§ The exercise: Reproduce exactly the lines below, starting with the line that contains "From these choices —" and ending with the last line of the records, both included, and nothing else.
================
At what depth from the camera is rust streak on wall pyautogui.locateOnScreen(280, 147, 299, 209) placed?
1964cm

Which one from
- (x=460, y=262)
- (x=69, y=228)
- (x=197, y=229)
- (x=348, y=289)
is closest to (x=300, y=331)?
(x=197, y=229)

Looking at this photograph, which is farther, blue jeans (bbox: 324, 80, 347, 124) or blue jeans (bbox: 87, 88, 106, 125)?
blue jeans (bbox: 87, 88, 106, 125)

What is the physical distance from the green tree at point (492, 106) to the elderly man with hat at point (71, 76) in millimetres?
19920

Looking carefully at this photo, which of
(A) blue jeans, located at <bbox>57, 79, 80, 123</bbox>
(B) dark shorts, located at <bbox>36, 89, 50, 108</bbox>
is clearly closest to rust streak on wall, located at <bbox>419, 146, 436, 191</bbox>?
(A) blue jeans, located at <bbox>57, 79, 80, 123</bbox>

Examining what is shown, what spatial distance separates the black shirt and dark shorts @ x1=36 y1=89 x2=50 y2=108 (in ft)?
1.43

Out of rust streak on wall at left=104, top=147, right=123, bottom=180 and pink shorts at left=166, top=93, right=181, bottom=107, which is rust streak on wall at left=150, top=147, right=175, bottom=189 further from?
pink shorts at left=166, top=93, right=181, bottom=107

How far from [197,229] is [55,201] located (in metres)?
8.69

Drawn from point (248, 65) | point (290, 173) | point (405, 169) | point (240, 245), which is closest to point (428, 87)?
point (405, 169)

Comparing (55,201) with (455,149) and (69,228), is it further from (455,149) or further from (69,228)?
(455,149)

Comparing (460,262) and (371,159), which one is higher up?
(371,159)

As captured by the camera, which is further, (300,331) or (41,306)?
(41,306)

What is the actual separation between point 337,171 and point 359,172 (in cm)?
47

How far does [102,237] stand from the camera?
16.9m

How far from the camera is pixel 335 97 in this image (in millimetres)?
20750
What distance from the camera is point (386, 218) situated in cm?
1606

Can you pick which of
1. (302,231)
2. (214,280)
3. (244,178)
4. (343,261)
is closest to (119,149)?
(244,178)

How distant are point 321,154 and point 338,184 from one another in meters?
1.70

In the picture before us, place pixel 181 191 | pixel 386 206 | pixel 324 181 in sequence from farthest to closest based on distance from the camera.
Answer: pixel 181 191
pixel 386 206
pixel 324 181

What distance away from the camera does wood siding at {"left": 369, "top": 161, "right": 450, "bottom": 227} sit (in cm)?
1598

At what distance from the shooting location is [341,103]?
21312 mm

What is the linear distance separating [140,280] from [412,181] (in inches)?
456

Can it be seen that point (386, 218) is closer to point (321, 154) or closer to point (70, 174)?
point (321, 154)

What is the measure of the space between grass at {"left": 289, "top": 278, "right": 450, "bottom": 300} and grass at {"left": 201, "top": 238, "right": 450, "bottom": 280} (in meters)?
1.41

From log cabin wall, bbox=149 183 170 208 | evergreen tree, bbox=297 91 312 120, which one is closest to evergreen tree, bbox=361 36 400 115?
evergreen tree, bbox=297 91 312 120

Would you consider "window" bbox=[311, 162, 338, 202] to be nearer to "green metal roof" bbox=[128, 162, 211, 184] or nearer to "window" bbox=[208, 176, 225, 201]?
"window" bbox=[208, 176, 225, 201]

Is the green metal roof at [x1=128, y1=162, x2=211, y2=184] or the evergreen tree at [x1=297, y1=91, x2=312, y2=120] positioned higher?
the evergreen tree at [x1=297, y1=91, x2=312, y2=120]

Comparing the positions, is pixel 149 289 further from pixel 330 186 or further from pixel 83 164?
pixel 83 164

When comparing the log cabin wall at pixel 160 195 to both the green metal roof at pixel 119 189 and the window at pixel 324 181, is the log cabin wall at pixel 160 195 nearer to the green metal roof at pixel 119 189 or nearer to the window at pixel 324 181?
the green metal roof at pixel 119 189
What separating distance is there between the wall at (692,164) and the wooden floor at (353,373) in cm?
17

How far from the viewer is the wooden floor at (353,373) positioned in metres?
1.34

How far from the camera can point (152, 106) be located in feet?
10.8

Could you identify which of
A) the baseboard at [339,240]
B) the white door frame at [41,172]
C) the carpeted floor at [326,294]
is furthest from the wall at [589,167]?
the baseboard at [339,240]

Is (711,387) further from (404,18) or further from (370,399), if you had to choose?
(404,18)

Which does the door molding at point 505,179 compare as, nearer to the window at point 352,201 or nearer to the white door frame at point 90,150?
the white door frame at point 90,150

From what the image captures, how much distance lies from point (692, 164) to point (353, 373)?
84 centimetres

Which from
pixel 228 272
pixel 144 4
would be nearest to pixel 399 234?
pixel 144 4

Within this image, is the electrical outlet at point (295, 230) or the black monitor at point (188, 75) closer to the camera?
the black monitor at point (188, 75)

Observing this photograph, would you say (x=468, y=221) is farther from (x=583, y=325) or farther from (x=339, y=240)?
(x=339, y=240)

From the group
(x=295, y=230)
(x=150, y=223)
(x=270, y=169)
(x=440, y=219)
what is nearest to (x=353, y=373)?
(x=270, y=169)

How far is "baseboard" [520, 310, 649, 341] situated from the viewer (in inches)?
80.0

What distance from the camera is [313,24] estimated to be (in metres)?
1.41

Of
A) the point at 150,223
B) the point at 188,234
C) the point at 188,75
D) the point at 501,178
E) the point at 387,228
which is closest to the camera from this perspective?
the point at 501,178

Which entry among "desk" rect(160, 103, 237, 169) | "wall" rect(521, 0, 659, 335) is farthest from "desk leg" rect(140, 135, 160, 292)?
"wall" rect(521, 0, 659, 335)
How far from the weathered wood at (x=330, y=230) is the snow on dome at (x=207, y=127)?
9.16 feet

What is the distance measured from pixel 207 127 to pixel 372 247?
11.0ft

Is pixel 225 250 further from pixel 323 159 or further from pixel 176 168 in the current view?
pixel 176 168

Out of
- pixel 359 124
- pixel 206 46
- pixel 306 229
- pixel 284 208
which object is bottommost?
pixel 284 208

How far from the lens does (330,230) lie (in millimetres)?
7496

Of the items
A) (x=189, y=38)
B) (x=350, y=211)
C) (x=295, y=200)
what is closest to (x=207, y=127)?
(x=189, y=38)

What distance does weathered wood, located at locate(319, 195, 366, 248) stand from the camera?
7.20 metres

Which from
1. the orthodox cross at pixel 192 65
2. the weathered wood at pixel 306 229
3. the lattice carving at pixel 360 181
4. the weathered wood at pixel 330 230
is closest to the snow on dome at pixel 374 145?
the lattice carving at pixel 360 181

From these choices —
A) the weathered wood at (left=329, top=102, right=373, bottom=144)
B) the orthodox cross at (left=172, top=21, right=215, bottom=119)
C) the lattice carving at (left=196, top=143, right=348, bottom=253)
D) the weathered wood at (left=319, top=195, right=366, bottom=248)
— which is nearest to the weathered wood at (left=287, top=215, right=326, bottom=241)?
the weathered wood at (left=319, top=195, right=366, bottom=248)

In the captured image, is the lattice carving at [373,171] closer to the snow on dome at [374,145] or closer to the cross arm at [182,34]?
================
§ Completed exercise:
From these choices —
A) the weathered wood at (left=329, top=102, right=373, bottom=144)
B) the orthodox cross at (left=172, top=21, right=215, bottom=119)
C) the lattice carving at (left=196, top=143, right=348, bottom=253)
D) the weathered wood at (left=319, top=195, right=366, bottom=248)
— which is nearest to the weathered wood at (left=287, top=215, right=326, bottom=241)?
the weathered wood at (left=319, top=195, right=366, bottom=248)

In the captured image, is the lattice carving at [373,171] closer to the snow on dome at [374,145] or closer to the cross arm at [182,34]?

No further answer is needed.